Pruning Traning Settings. As [3] has done, we insert architecture parameters in the basic block first (3 \(\times \) 3) conv layers. For ResNet-50 and MobileNet-V1 pruning, we use architecture parameters in the first and second layers in the bottleneck layer. The pruning process uses consine learning rate with an initial value of 0.01 and cosine minimum set to 0. The optimizer selects the SGD algorithm and momentum is set to 0.99. \(\eta ^{'}\) is optimized by Cosine learning rate and initialized with 0.01. Threshold \(\tau _1=10^{-5}\), \(\tau _2=10^{-2}\), \(\lambda _1=10^{-4}\), \(\lambda _2=1\), \(m=4\) and set select interval \(u=5\). So we obtain the \({S}^{0}\) set by selecting the Top-4 smallest parameters of every 5 epochs.

4.2 Pruning Results on CIFAR-10 and ImageNet

CIFAR-10. Experiments on benchmark models of ResNet-32, ResNet-56 and ResNet-110 and conducted on CIFAR-10 data and as the Table 1 shows our pruning obtains the best performance overall comparative experiments. Specifically speaking, for the ResNet-56 model, we compare our approach with several recent methods. As the pruning ratio descends to \(53.87\%\), EIMP performs best, \(+0.55\%\) Top-1 accuracy. In addition, for ResNet-110, our method gets \(+0.24\%\) increase than baseline while the second best only obtains \(+0.06\%\). In a word, all these results validate the effectiveness of EIMP on CIFAR-10 dataset.

ImageNet. On ImageNet data, benchmark networks ResNet-50 and MobileNet-V1 are tried on, the results of which are shown in Table 2 and verify the superiority of our pruning. As far as we know, with \(54.5\%\) compression rate, we achieve an accuracy improvement of \(0.07\%\), which surpasses the previous SOTA. Meanwhile, in MobileNet-V1 experiments, at the same compression rate, our EIMP surpasses previous by \(1.54\%\).

Fig. 3.
figure 3

Number of Pruned channels per layer.

Table 1. CIFAR-10 dataset experiments compared with state-of-the-art. We conduct experiments on three models: ResNet-32, ResNet-56 and ResNet-110 with 50–65\(\%\) FLOPs drops. Our proposed pruning method achieves obvious gains compared with others. \(\varDelta =(Pruned-Baseline)/Baseline\).
Table 2. ImageNet dataset experiments compared with state-of-the-art. Results of our method on two models with 54\(\%\) and 74\(\%\) FLOPs drops respectively. Our proposed pruning method achieves obvious gains compared with others.

4.3 Information Migration Between \({S}^0\) and \({S}^1\)

As shown in Fig. 3, when the iteration increases, more and more channels are cut. It can be noticed that between \(epochs=32-36\), some pruned channels are revived.

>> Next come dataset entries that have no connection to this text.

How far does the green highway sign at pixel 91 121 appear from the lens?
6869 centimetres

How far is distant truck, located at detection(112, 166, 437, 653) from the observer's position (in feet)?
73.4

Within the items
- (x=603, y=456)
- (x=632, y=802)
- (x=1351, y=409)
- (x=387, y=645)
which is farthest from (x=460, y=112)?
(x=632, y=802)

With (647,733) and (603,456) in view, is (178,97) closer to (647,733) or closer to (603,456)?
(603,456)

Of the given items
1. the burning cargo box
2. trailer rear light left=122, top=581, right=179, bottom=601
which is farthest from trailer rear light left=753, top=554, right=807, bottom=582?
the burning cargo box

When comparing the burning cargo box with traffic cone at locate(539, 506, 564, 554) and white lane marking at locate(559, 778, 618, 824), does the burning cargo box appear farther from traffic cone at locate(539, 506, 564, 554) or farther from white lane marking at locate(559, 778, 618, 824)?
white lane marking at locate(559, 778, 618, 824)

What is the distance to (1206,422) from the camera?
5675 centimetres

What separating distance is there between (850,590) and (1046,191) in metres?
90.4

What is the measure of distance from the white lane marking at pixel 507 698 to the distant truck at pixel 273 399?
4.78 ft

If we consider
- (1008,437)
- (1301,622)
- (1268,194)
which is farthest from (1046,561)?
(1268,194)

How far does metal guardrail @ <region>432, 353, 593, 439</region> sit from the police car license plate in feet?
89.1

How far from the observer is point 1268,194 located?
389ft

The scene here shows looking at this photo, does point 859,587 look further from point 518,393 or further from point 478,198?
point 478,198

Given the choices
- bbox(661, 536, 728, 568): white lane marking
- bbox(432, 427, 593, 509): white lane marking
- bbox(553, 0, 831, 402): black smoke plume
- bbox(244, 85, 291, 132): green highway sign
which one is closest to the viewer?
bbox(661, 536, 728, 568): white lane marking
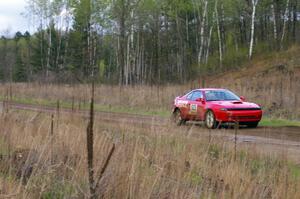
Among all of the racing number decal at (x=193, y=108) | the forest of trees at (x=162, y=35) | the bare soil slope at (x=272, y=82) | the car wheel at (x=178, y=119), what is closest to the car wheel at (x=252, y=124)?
the racing number decal at (x=193, y=108)

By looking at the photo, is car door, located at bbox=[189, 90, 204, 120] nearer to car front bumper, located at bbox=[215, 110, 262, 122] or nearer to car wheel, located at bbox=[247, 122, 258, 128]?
car front bumper, located at bbox=[215, 110, 262, 122]

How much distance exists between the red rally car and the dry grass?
7895 mm

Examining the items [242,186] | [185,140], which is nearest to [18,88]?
[185,140]

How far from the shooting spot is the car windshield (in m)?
19.1

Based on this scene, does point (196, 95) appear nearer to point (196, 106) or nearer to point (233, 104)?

That is to say, in our algorithm, information flows bidirectionally between the pruned and unpruned networks, which enables the proposed algorithm more flexible. And the results highlight the effectiveness of the CGU algorithm in preserving important convolution kernels while pruning.

Table 3. Effectiveness of EIMP. We train on CIFAR-10 with ResNet-56. \(\lambda \)-decay is short for adapted \(\lambda \)-decay regularization. The Top-1 accuracy of the pruned networks and the gaps from the base networks are reported.

4.4 Ablation Studies

Overall of EIMP. As a baseline, we use the method in [18], and select Top-4 smallest \(L_2\) norm elements of the auxiliary pruning layer from \(S^{1}\) to \(S^{0}\) set every 5 epochs and then prune them. For a fair comparison, we use the same base pruning framework and under the situation of pruning 60% of Flops, compare the pruned model accuracies of ablation experiments. The impacts of whether using CGU or adapted \(\lambda \)-decay is investigated in Table 3.

Effectiveness of CGU. To inspect the information migration effectiveness of CGU, we compare it with other learning-based pruning methods. For example, in [3], after its division of the conv kernel into \(S^{0}\) and \(S^{1}\) sets, only attenuation is performed on the \(S^{0}\) set without information migration. Results in Fig. 4 left and middle demonstrate the superiority of our CGU method over Res in ResRep. We conduct the experiments on ResNet-56 on the CIFAR-10 and the CGU method consistently outperforms the Res method in terms of accuracy, because when the \(L_2\) norm of the conv kernels in the \(S^{0}\) set is less than the threshold \(\tau _2\), they migrate information to the \(S^{1}\) space to allow the model achieves better performance.

Fig. 4.
figure 4

Ablation Study. Left and Middle: the change in accuracy of the ResNet-56 model on the CIFAR-10 using the Res or CGU algorithms, respectively, along with the number of channels retained in each layer after pruning. The FLOPs reduction in this case is 52.9%. Right: the change in accuracy with the use or non-use of the adapt \(\lambda \)-decay in ResNet-32 model on the CIFAR-10 with FLOPs reduced by 52.94%.

Robustness of Adapted \(\lambda \)-decay Method. To demonstrate the generalizability of the adapted \(\lambda \)-decay regularization method, we have transferred the method to the ResRep framework and verified its performance. Specifically, we trained the ResNet-32 benchmark network on the CIFAR-10 dataset for a total of 400 epochs, using the same optimizer settings and learning rate as in the Sect. 4.2. Figure 4 (right) shows the accuracy variation from the 160th epoch to the 480th epoch during the pruning training process, with FLOPs reduced by 52.94%. We can observe that after implementing the \(\lambda \)-decay method, the accuracy can be improved while reducing the same FLOPs value. This implies that \(\lambda \)-decay can help the model converge closer to the global optimum.

5 Conclusions

In this paper, we examine the problem of model pruning from the perspective of information migration and propose an EIMP schema. Our key contribution is the introduction of a new gradient update rule, referred to as CGU, and an adapted \(\lambda \)-decay regularization method. The CGU lets the pruned network transfer its valid information to the retained portion of the model, potentially offering a new approach for future pruning research. And the adapted \(\lambda \)-decay regularization enables the automatic trade-off between performance and regularization item, via assigning varying regularization intensities. Two methods of EIMP can be easily applied to other DNN frameworks.